There are several limitations to acknowledge in this study. First, the interpretation of results should remain limited to the populations represented in the ACCORD and VADT studies. Though pooling data from the two studies broadens the general population representation in our analysis, the resulting pooled sample is derived from select randomized trial samples and does not necessarily represent the real-world diabetes patient population. Additional evaluation is needed to assess the performance of the HTE subgroups in the summary causal tree in diabetes patients drawn from the general population and the VA health system. Second, the summary causal tree presented here is difficult to interpret from the perspective of relating variable cut-points to physiology and clinical outcomes and would be difficult to institute into clinical practice in its current form.

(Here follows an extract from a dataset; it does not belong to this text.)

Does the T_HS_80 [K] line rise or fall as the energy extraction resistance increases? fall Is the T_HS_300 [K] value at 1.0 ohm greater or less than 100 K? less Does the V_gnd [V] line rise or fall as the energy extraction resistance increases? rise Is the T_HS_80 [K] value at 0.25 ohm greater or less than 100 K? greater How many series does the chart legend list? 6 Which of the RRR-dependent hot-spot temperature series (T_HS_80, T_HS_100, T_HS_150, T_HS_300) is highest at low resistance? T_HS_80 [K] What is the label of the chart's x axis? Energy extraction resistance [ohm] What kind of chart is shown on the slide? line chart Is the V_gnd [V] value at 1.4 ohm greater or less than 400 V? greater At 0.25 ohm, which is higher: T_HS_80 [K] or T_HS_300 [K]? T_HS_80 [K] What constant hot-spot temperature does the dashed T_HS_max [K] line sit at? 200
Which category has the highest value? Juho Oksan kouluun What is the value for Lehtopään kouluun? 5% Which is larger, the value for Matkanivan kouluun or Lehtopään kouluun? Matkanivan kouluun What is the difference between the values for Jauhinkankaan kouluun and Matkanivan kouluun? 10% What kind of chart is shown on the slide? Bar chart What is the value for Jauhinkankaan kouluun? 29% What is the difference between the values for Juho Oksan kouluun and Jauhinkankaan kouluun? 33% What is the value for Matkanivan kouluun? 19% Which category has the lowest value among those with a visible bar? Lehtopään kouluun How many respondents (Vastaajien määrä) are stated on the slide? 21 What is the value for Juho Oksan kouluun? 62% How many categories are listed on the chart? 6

Third, the VADT study was considerably smaller than the ACCORD study, limiting statistical power for subgroup analyses in the VADT study—reflected by wide confidence intervals for the treatment effects—and granting greater weight to the ACCORD study in pooled analyses. Finally, we evaluated only one machine-learning algorithm for HTE detection—causal forests—in our analysis. Assessing whether similar variables are prioritized for HTE identification across disparate algorithms exceeds the scope of this manuscript but may be a valuable next step in translating results of machine learning subgroup analyses to clinical care.

Conclusions

In sum, using data from two randomized trials of intensive glycemic control in type 2 diabetes patients, we found subgroups defined by combinations of HGI, eGFR, serum glucose, BMI, and age that exhibited different associations of intensive glycemic control with major adverse cardiovascular events. This hypothesis-free, data driven approach identified a subset of patients consisting of younger trial participants with overweight/obesity, low HGI, preserved renal function, and lower serum glucose levels that may benefit from intensive glycemic control to lower MACE, consistent with contemporary guidelines for the care of diabetes patients. We also highlight that potential benefit of intensive glycemic control to lower MACE was not clearly correlated with underlying risk of MACE in subgroups, suggesting that clinical decision-making for diabetes treatment intensity based primarily on cardiovascular risk estimation may miss patient subgroups at high cardiovascular risk who might benefit from intensive glycemic control.